• Work request
Each entry is to be retyped exactly as it appears, and each image is to be dropped.

━━━━━ Records provided ━━━━━

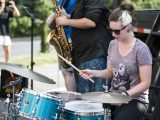 Justine Walker plays the drums in front of the carillon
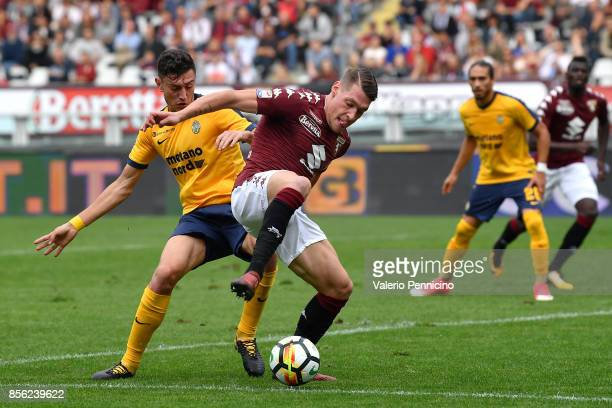 Andrea Belotti of Torino FC is challenged by Alex Ferrari of Hellas Verona FC during the Serie A match between Torino FC and Hellas Verona FC at...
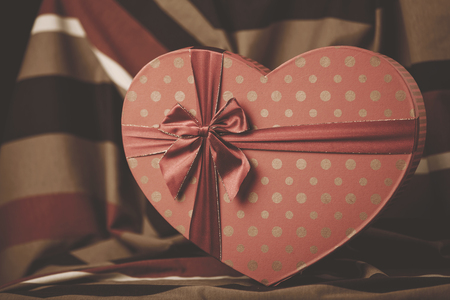 Vintage striped heart shape box. Image in old color style Imagens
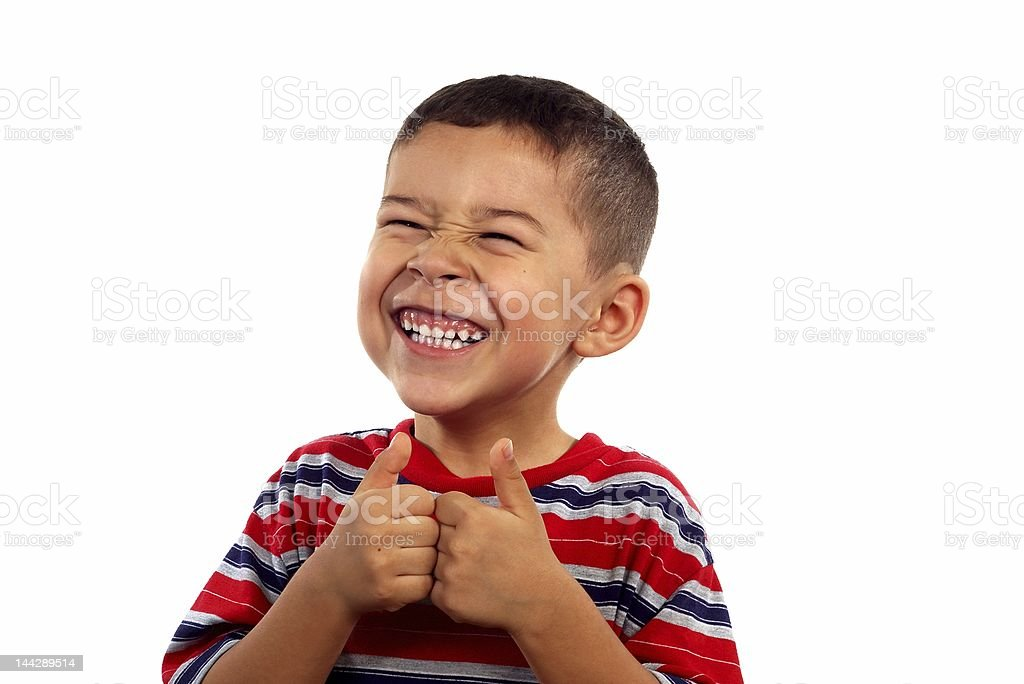 kid 6 years old silly face thumbs up stock photo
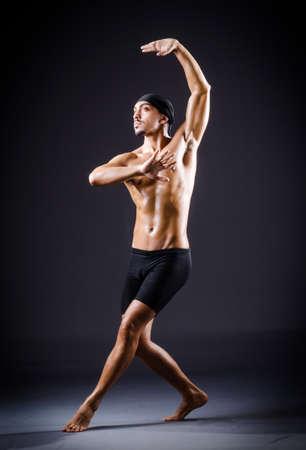 Dancer dancing in the dark studio Stock Photo - 19482546
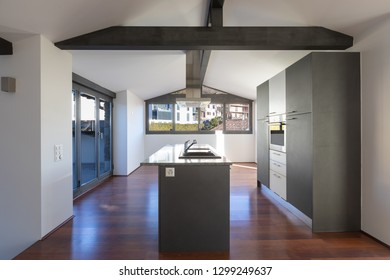 Modern kitchen island in a renovated apartment with a dark colored wooden floor. Everything is empty and there is no one inside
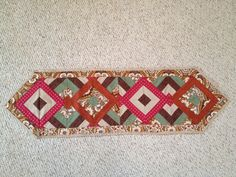 Quilt blocks into a table runner.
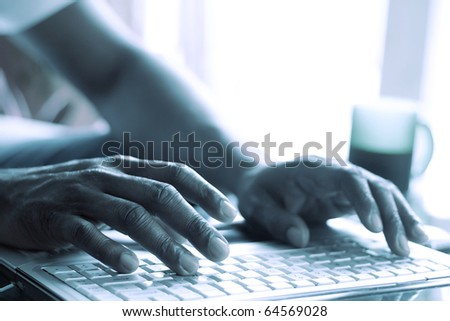 fingers on the laptop keyboard - stock photo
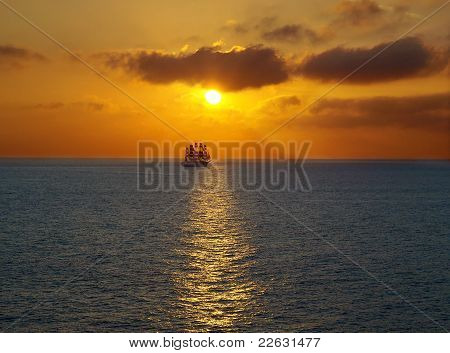 Sailing at sea sunset .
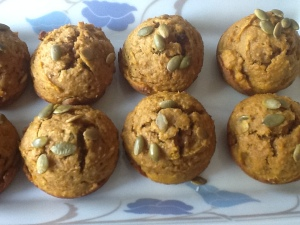 Toasted pumpkin seeds atop Pumpkin Muffins
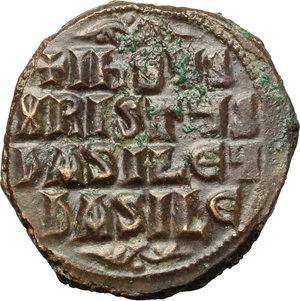 reverse: Basil II and Constantine VIII (976-1025).  AE Anonymous Follis (Class A 2). Constantinople mint. Obv. Bust of Christ facing, wearing nimbus, pallium and colobium and holding book of Gospels with both hands. Rev. Legend in four lines. DOC Class A2. Sear 1813. AE. g. 10.20  mm. 27.00   An outstanding example, in exceptional condition for issue. Glossy brown tone. EF.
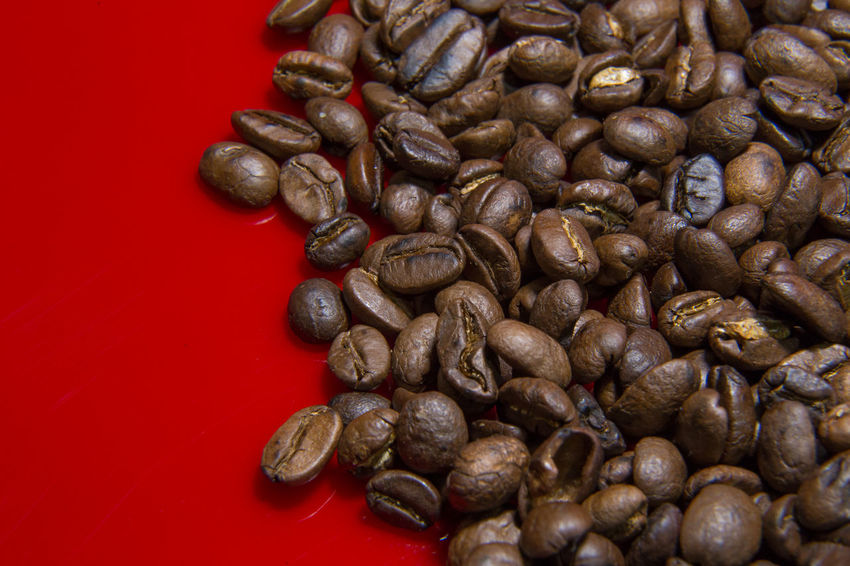 The Roasted Coffee Beans red background macro close up image for coffee background. Roasted Coffee Beans Coffee Beans Baker Coffee Beans Roasted Abundance Brown Close-up Coffee Bean Coffee Beans Coffee Beans For Sale Coffee Beans Roaster Food Food And Drink Freshness Healthy Eating Indoors  Large Group Of Objects No People Raw Coffee Bean Roasted Roasted Coffee Roasted Coffee Bean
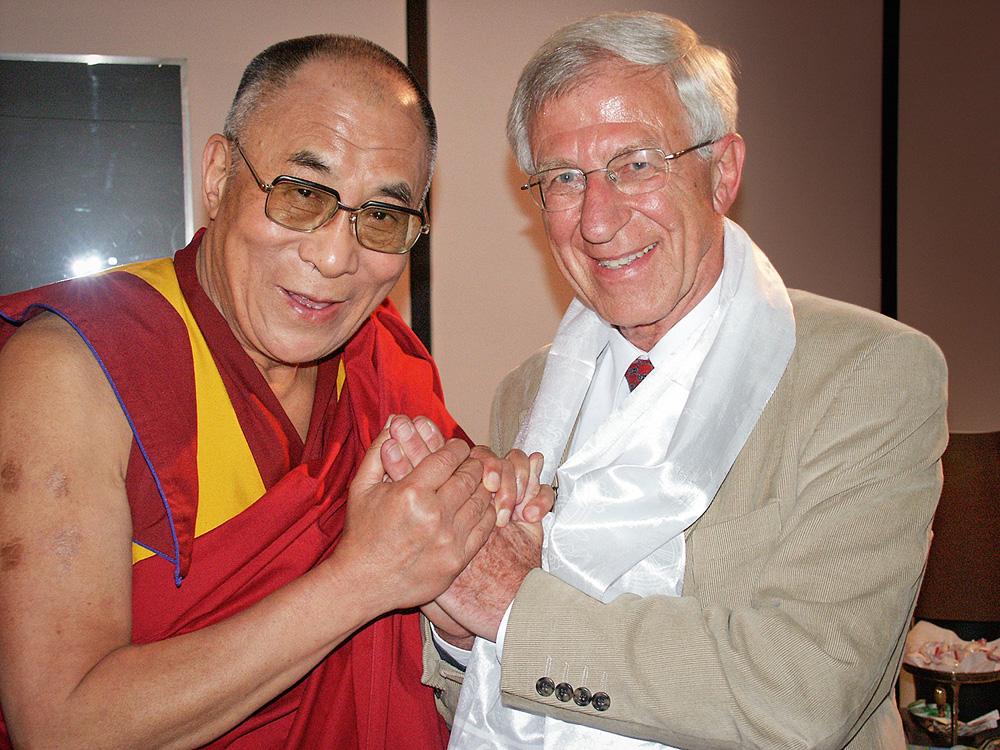 Tenzin Gyatso, o 14º Dalai Lama, com o ativista alemão Franz Alt. Eles posam para a foto de mãos dadas em frente ao peito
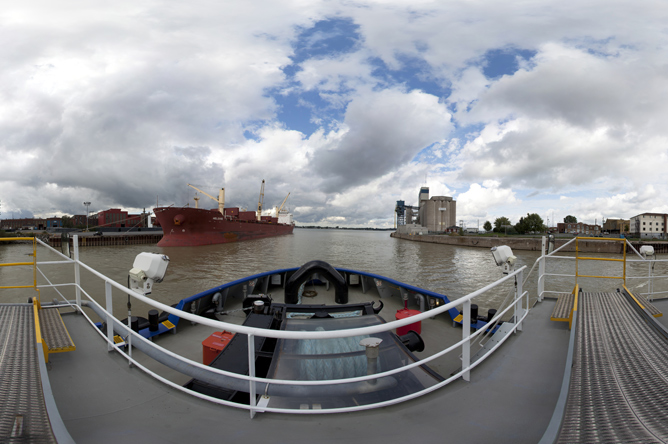 Panoramic photograph taken aboard a tug on the Richelieu River to see the grain elevators near the St. Lawrence.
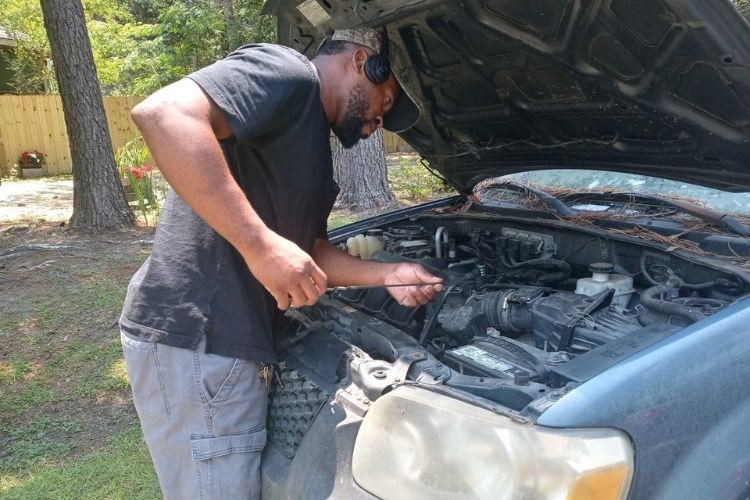 Eliot Middleton fixing a donated car to give to someone in need.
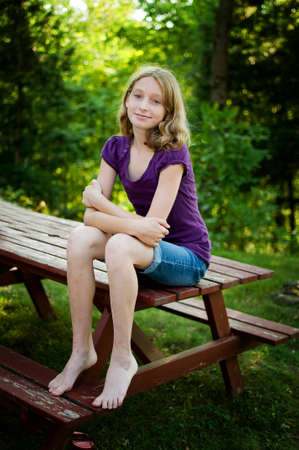 natureal: beautiful blue eyed teen girl outdoors in the summer Stock Photo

━━━━━

• Answer for the task
 Justine Walker plays the drums in front of the carillon
 Andrea Belotti of Torino FC is challenged by Alex Ferrari of Hellas Verona FC during the Serie A match between Torino FC and Hellas Verona FC at...
 Vintage striped heart shape box. Image in old color style Imagens
 kid 6 years old silly face thumbs up stock photo
 Dancer dancing in the dark studio Stock Photo - 19482546
 Modern kitchen island in a renovated apartment with a dark colored wooden floor. Everything is empty and there is no one inside
 Quilt blocks into a table runner.
 fingers on the laptop keyboard - stock photo
 Sailing at sea sunset .
 Toasted pumpkin seeds atop Pumpkin Muffins
 reverse: Basil II and Constantine VIII (976-1025).  AE Anonymous Follis (Class A 2). Constantinople mint. Obv. Bust of Christ facing, wearing nimbus, pallium and colobium and holding book of Gospels with both hands. Rev. Legend in four lines. DOC Class A2. Sear 1813. AE. g. 10.20  mm. 27.00   An outstanding example, in exceptional condition for issue. Glossy brown tone. EF.
 The Roasted Coffee Beans red background macro close up image for coffee background. Roasted Coffee Beans Coffee Beans Baker Coffee Beans Roasted Abundance Brown Close-up Coffee Bean Coffee Beans Coffee Beans For Sale Coffee Beans Roaster Food Food And Drink Freshness Healthy Eating Indoors  Large Group Of Objects No People Raw Coffee Bean Roasted Roasted Coffee Roasted Coffee Bean
 Tenzin Gyatso, o 14º Dalai Lama, com o ativista alemão Franz Alt. Eles posam para a foto de mãos dadas em frente ao peito
 Panoramic photograph taken aboard a tug on the Richelieu River to see the grain elevators near the St. Lawrence.
 Eliot Middleton fixing a donated car to give to someone in need.
 natureal: beautiful blue eyed teen girl outdoors in the summer Stock Photo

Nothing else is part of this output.